[Exercise directions] Copy all of the records below word for word, leaving out the pictures.
** start Available records **
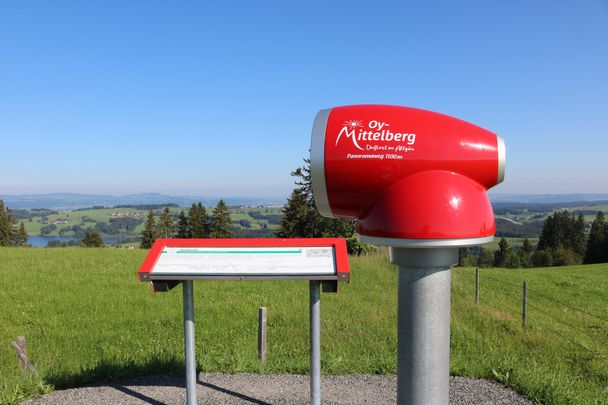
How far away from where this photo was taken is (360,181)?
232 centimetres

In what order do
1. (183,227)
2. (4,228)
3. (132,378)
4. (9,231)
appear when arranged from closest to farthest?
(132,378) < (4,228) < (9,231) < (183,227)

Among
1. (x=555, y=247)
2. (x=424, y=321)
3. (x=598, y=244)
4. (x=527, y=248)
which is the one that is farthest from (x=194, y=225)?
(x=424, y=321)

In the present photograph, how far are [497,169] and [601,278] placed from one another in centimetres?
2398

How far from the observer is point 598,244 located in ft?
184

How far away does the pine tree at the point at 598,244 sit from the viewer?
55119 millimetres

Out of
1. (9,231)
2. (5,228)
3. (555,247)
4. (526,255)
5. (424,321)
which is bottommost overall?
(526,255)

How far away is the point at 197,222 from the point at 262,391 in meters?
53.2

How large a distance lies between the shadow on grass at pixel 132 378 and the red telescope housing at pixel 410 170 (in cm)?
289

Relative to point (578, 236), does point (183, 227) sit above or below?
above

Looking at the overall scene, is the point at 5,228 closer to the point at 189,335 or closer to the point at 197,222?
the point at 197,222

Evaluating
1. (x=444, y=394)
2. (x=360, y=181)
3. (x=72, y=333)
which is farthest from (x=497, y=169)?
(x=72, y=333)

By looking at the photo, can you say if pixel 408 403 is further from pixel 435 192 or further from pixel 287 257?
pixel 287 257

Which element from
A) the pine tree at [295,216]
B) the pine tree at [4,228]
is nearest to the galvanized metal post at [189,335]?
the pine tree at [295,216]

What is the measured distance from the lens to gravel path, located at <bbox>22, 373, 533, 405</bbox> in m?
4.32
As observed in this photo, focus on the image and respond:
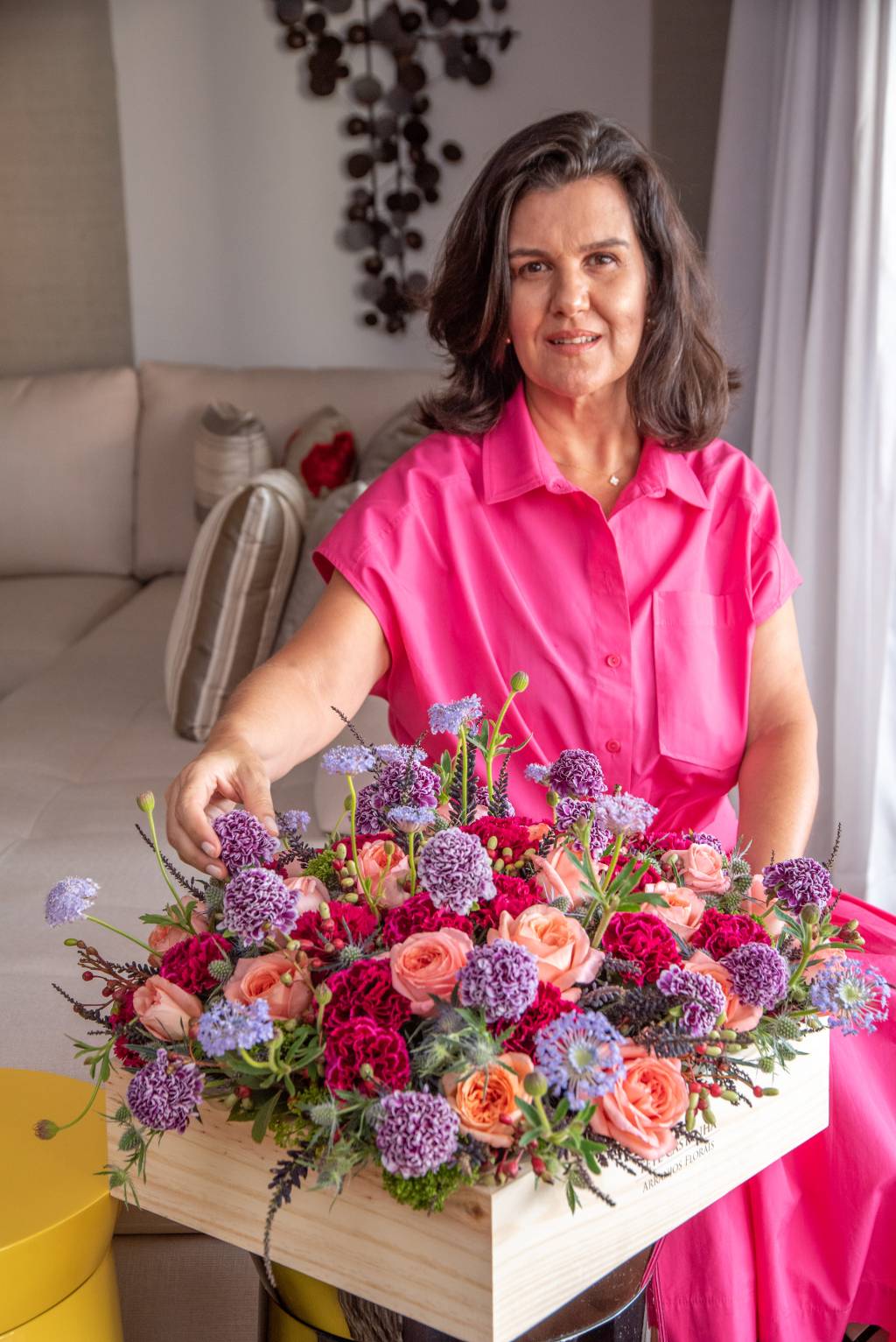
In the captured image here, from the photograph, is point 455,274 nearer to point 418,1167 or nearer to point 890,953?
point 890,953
** end Available records **
[Written solution]
How far away from where this photo was taken is (360,181)?
232 centimetres

In what order do
1. (183,227)
2. (4,228)
3. (132,378)
4. (9,231)
appear when arranged from closest to farthest?
(132,378) < (4,228) < (9,231) < (183,227)

Among
1. (x=555, y=247)
2. (x=424, y=321)
3. (x=598, y=244)
4. (x=527, y=248)
which is the one that is farthest from (x=194, y=225)?
(x=424, y=321)

In the present photograph, how far are [497,169] and [601,278] placed from one another in centimetres?
2398

How far from the observer is point 598,244 located in ft?
184

How far away does the pine tree at the point at 598,244 sit from the viewer?
55119 millimetres

Out of
1. (9,231)
2. (5,228)
3. (555,247)
4. (526,255)
5. (424,321)
which is bottommost overall?
(526,255)

How far away is the point at 197,222 from the point at 262,391 in meters?
53.2

How large a distance lies between the shadow on grass at pixel 132 378 and the red telescope housing at pixel 410 170 (in cm)?
289

Relative to point (578, 236), does point (183, 227) sit above or below?
above

Looking at the overall scene, is the point at 5,228 closer to the point at 189,335 or closer to the point at 197,222?
the point at 197,222

Evaluating
1. (x=444, y=394)
2. (x=360, y=181)
3. (x=72, y=333)
which is farthest from (x=497, y=169)?
(x=72, y=333)

By looking at the photo, can you say if pixel 408 403 is further from pixel 435 192 or further from pixel 287 257?
pixel 287 257

Which element from
A) the pine tree at [295,216]
B) the pine tree at [4,228]
is nearest to the galvanized metal post at [189,335]?
the pine tree at [295,216]

What is the measured distance from the lens to gravel path, located at <bbox>22, 373, 533, 405</bbox> in m?
4.32
As observed in this photo, focus on the image and respond:
In the captured image here, from the photograph, is point 455,274 nearer to point 418,1167 or nearer to point 890,953?
point 890,953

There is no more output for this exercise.